Le geste incrédule de Max Aub ne passe pas inaperçu aux yeux de Malraux.
Le bureau où ils se trouvent est étroit. Ils transpirent comme des condamnés. Ils ne disposent que d’une partie des studios et la proximité de la police n’est pas agréable, mais Malraux a tenu à disposer de sa propre salle pour coordonner et revoir le scénario, à l’écart des plateaux de tournage. Pour les jours où ils ne montent pas au studio, ils disposent également d’un bureau sur la mezzanine des bureaux du Commissariat à la Propagande, situé Av. 14 de Abril

(aujourd’hui Diagonal), 442bis. Dans le même immeuble, au deuxième étage, se trouve Laya Films, avec une salle de projection qu’André envisage d’utiliser pour revoir ce qui a été fait au fur et à mesure qu’il sera disponible.
—Avec les caméras ici, pourquoi ne pas tourner quelques plans en studio maintenant ? Ça ferait chauffer les moteurs. —Page, inquiet de la pénurie de matériel qu’il pressent, veut aller droit au but.

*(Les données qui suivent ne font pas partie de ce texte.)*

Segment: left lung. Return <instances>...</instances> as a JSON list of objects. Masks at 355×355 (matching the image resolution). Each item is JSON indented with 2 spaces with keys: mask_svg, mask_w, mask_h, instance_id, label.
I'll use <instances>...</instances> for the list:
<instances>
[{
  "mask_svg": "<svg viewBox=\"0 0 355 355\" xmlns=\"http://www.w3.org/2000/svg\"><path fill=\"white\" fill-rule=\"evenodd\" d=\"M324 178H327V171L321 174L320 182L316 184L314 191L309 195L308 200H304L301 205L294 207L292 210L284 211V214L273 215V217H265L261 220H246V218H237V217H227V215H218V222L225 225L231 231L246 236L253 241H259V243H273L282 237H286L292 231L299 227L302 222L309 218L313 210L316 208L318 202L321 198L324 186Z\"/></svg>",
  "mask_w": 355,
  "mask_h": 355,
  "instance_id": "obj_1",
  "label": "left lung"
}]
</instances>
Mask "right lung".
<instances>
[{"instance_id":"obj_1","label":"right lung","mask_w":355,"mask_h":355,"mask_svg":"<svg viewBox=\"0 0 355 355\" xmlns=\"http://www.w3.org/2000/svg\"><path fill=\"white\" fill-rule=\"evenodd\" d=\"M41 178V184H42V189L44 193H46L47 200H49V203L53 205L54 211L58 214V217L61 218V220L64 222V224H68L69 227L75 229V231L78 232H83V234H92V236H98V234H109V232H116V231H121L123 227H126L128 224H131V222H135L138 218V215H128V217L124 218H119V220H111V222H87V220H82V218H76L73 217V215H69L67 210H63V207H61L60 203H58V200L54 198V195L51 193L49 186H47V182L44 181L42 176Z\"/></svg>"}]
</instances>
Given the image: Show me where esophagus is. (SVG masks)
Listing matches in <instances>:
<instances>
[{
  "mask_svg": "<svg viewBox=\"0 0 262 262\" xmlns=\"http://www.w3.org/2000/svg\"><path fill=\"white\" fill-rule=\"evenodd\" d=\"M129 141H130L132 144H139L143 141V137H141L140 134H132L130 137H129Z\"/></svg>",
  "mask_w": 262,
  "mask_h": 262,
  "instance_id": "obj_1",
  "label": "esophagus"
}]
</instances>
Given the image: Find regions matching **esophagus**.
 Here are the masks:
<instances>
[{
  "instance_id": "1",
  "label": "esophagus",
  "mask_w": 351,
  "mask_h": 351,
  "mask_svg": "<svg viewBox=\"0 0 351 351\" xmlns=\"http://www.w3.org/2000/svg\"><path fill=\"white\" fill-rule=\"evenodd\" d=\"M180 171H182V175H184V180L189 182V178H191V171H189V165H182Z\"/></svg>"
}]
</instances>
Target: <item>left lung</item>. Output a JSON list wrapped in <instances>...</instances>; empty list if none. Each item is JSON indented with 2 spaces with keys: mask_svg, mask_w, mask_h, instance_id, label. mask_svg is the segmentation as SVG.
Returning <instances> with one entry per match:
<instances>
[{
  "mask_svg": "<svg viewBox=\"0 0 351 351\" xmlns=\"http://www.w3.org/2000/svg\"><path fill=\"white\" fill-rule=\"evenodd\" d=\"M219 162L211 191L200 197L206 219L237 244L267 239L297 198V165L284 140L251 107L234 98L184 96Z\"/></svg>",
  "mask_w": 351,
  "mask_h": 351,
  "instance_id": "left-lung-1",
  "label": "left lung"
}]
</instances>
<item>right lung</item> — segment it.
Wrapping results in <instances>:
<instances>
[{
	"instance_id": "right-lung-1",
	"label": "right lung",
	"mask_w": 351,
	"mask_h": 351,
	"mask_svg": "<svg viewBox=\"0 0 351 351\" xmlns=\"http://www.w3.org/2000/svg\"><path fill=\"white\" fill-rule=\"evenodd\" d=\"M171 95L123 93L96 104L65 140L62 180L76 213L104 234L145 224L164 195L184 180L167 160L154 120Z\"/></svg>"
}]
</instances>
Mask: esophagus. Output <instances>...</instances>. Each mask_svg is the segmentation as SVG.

—D’accord, comme ça on pourra mieux préciser l’aéroport, on essaiera de déranger le moins possible. Si le film vierge arrive demain, nous pourrons tourner ici la séquence V en studio, celle de la salle à manger du fasciste[viii]. Max, demain tu vas à La Volatería et assure-toi que tout est prêt pour lundi prochain. Ils – il signale les Français – vous diront tout ce dont ils ont besoin. Denis, c’est bon ?
— J’ai vu que sur le plateau 2 il y a encore les accessoires du dernier film qui a été tourné ici. Il y a même une armure ! Il a raison, on pourrait facilement filmer la séquence dans la maison des bourgeois, où ils trouvent les armes qu’ils apporteront plus tard à Linás…
« Magnifique », dit Malraux. Demain. Donnez à Paule (Paule Boutault, la femme de Thomas, le script, qui est dehors avec le reste du groupe) la liste des acteurs impliqués. A 9 heures, tout le monde ici, avec l’équipe qui est arrivée.
Aub lui commente en partant :
— D’ailleurs, dans le film qu’on a tourné dans la salle à manger, qui n’est pas encore sorti, apparaît la personne que j’ai engagée pour le rôle de Carral : Miguel del Castillo[ix]. Le film a été réalisé par Francesc Elías, ce type arrogant qui nous a montré un des studios. Il s’intitule « No quiero, no quiero». Il est beau, tu verras, commente-t-il en faisant un clin d’œil aux secrétaires.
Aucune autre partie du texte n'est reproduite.